We Aren't in L.A. Anymore

The call came in just after lunch for a medical aid. In fact, we were still sitting at the table. It was reported as an ill person. As we saddled up and started on our way the engineer proceeded to tell me the name of our patient, age, significant medical history, and probable chief complaint. He paints the picture that he has been here more than a couple of times and that I should get used to it. To get to our call we drive across the highway until the pavement ends. At this point we veer to the right. When the dirt road ends at a T intersection we make a right. The house is just on the left. We arrive to find our patient disoriented and sitting up in bed. Per his house mate, the patient had been seizing for the last 10 minutes. I do a quick exam while one of the firefighters gets my vitals. Just as we were setting up to do the IV the ambulance shows up. That crew had a paramedic intern (I'm so glad that I'm not on my internship anymore!) so I told her to jump in and take over. She finished her assessment and tried to start an IV, twice. Some of my firefighters were going to ask her if they could do it because she was missing some great veins. I'll chalk it up to nerves. We loaded the patient up and sent them to the hospital, back down the dirt road!

Sunday, February 24, 2008

Training, Training and More Training

At 0800 on Thursday morning I was in by uniform at work awaiting the morning lineup. At about 0815 I was informed that I should get changed into my shorts and MVFD t-shirt and that I would be wearing that all day. At about 0900 the training began. We started out with bunker drills (getting dressed for a fire in full turnout gear with your SCBA). We did bunker drills for a while then we switched to hoses. In full turnouts and SCBA I had to pulled the 4" hose and attach it to a fire hydrant. We did this for a couple of hours with the 4" and 2 1/2" hose lines. I then was instructed to pull 200' of 1 3/4" line to various positions around the station. I did this over and over again. Then we drove over to the church and did a reverse hose pull.

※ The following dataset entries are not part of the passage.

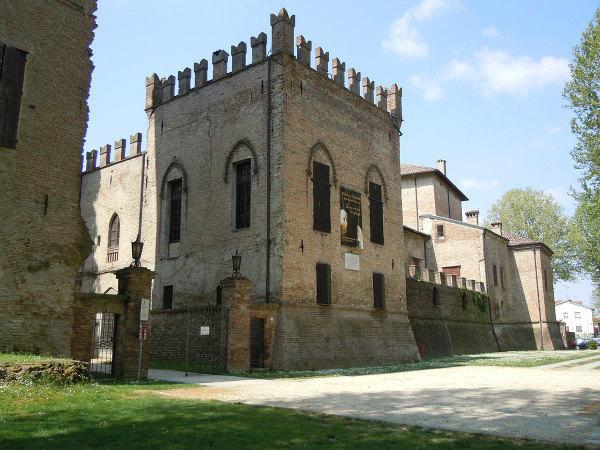 82-San_Secondo-Rocca_dei_Rossi.jpg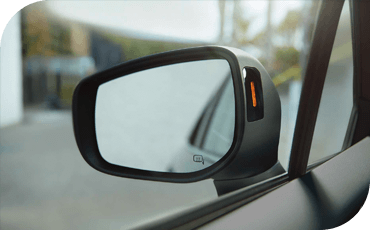 Blind spot assistance light on the side mirror of the 2020 Subaru Impreza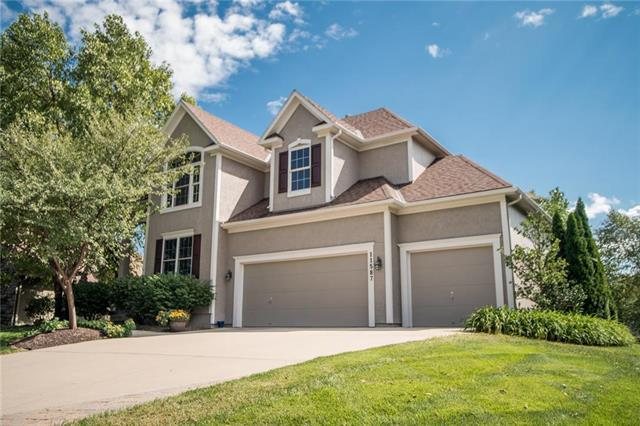 11587 W 146th Street, Olathe, KS 66062 (#2130727) :: Char MacCallum Real Estate Group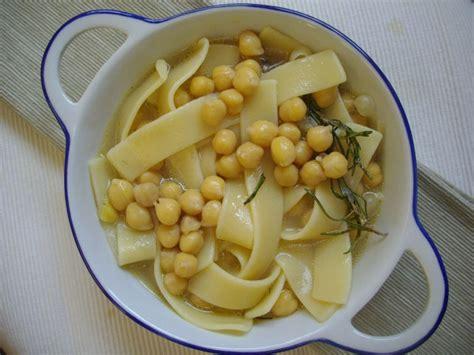 cuisine italienne pates lagane aux pois chiches recette de pâtes de la cuisine italienne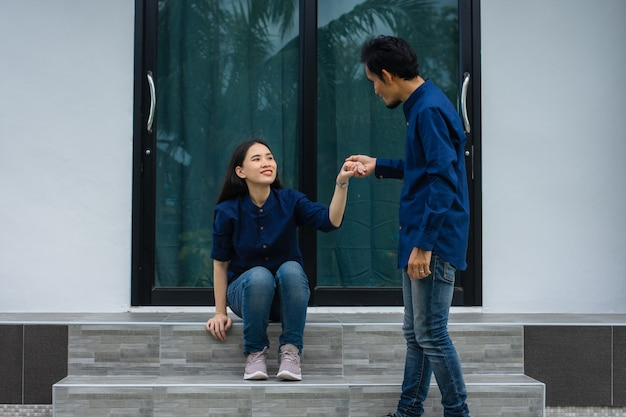 手をつないで自宅で結婚式のアジアのカップル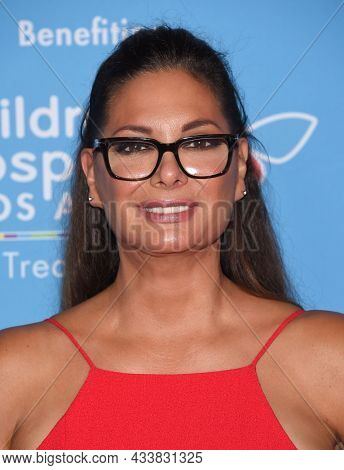 LOS ANGELES - SEP 21: Alex Meneses arrives for the 16th Annual Christmas in September Benefit on September 21, 2021 in West Hollywood, CA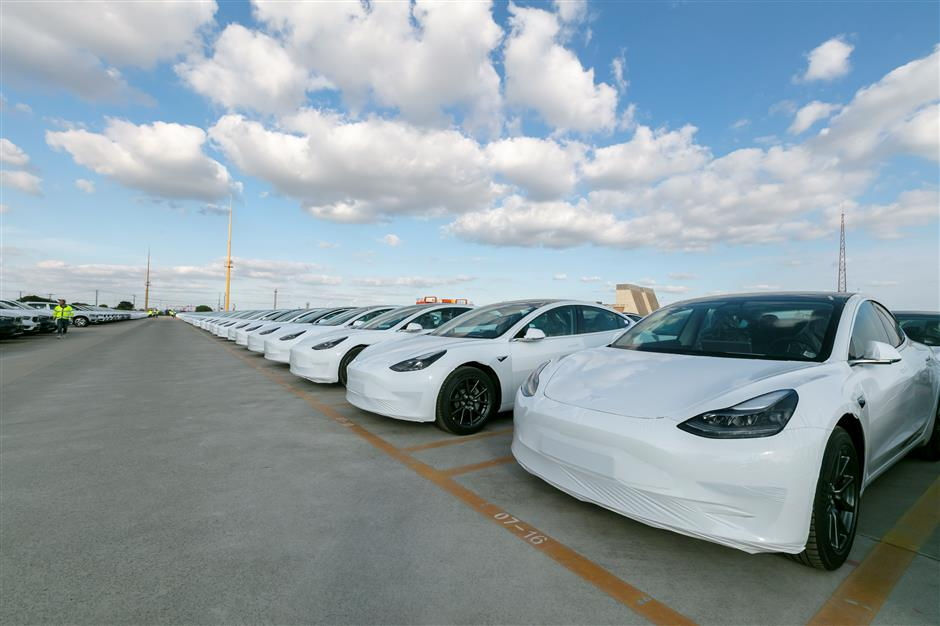 Tesla ready to export Model 3s to Europe from its Shanghai plant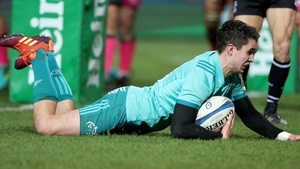Joey Carbery touches down for his opening try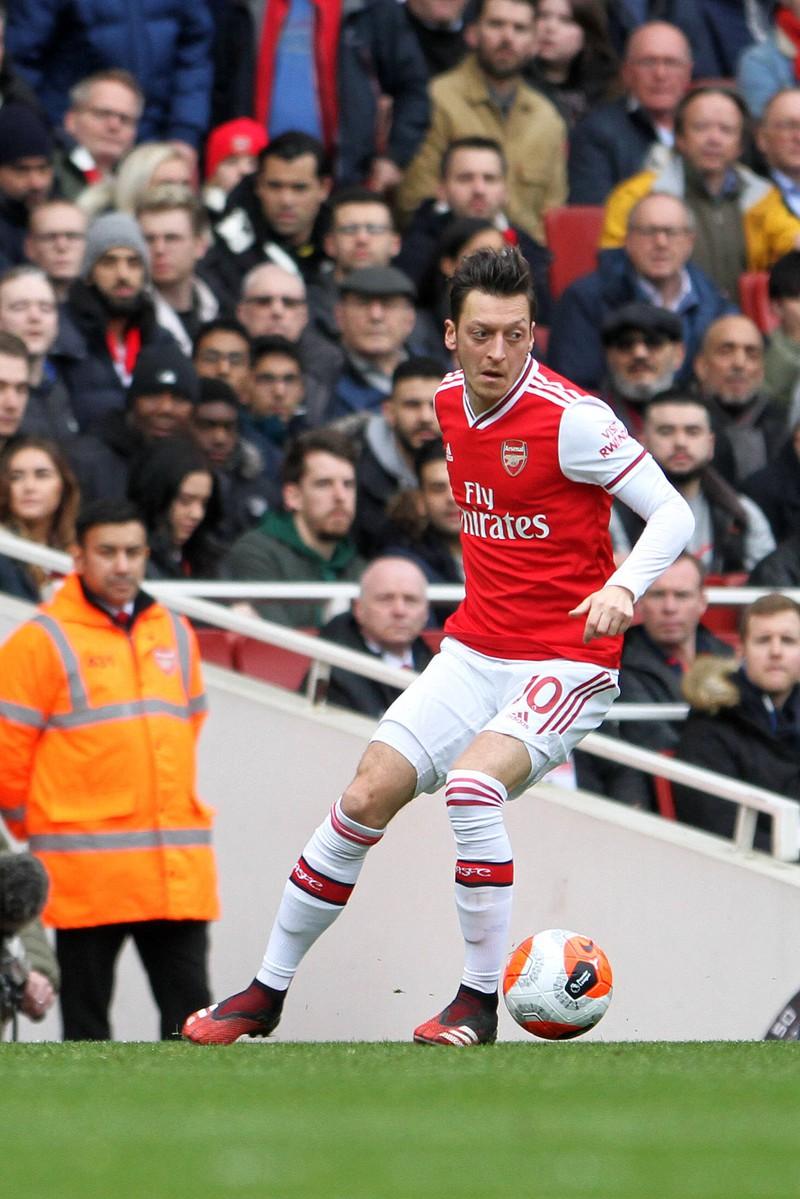 FC Arsenal Star Mesut Özil leistete sich eine wunderschönes Traumvilla in London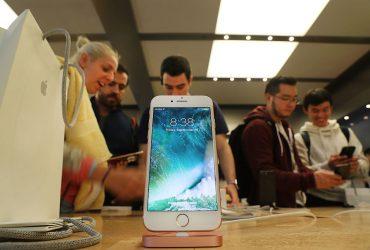 Новая версия iOS заблокировала некоторые экраны iPhone 8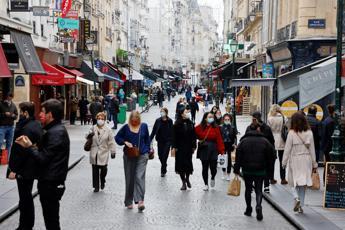 Covid Francia, oltre 52mila contagi in 24 ore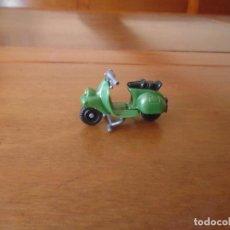 Figuras Kinder: FIGURA KINDER DE MOTO VESPA. Lote 156569982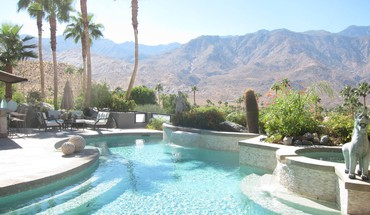 Garden in palm springs desert mountains california HD wallpaper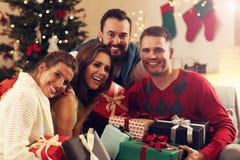 Groupe d'amis avec des cadeaux de Noël Photos stock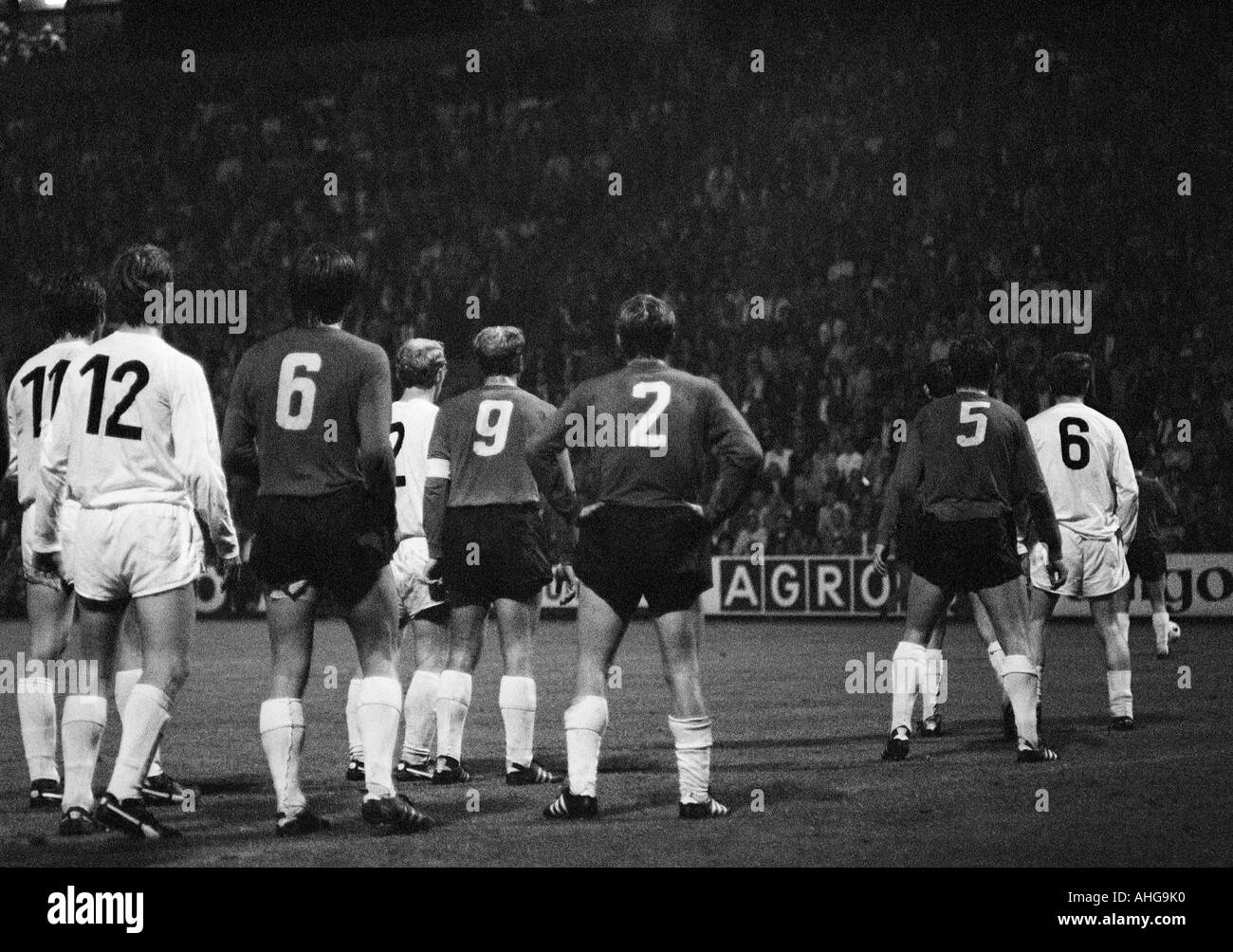 football, Bundesliga, 1970/1971, Borussia Moenchengladbach versus Hanover 96 0:0, Boekelberg Stadium, scene of the match, Gladbach and Hannover players all photographed from behind wait for a free kick - Stock Image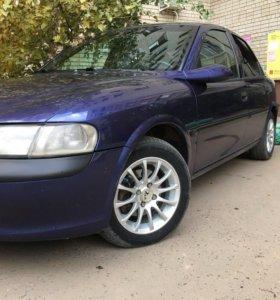 Opel vectra b 1996год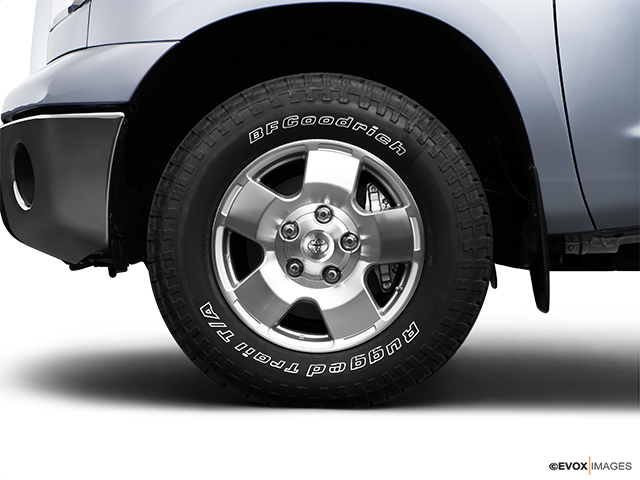2009 Toyota Tundra Front Drivers side wheel at profile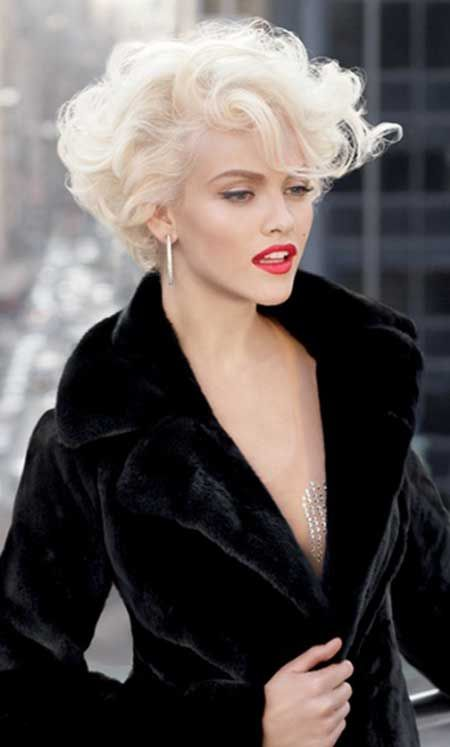 Astounding 15 Super Cool Platinum Blonde Hairstyles To Try Pretty Designs Short Hairstyles Gunalazisus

Under normal conditions the engine will stop at the hydrant and someone will jump off and grab the hose that will connect the engine to the hydrant. A reverse hose pull is where the engine is at the fire and needs to drop off everything the firefighter may need to fight the fire for the next 15 minutes. We did this training until dinner. At dinner we had steak and potatoes. It tasted great. As soon as we were done the company officer called for another drill. This time I did evolutions of all the different typed of hose pulls that I had done earlier in the day. I got pushed to my limits and then started to dry heave. I really didn't want to taste the steak again. At that point they called the drilling off and told me to relax. Later on in the shift the engineer talked with me about how hard they were pushing me. I guess he was worried that I might not understand why they were doing it. I assured him that I completely understood and would continue to give 100% without complaint.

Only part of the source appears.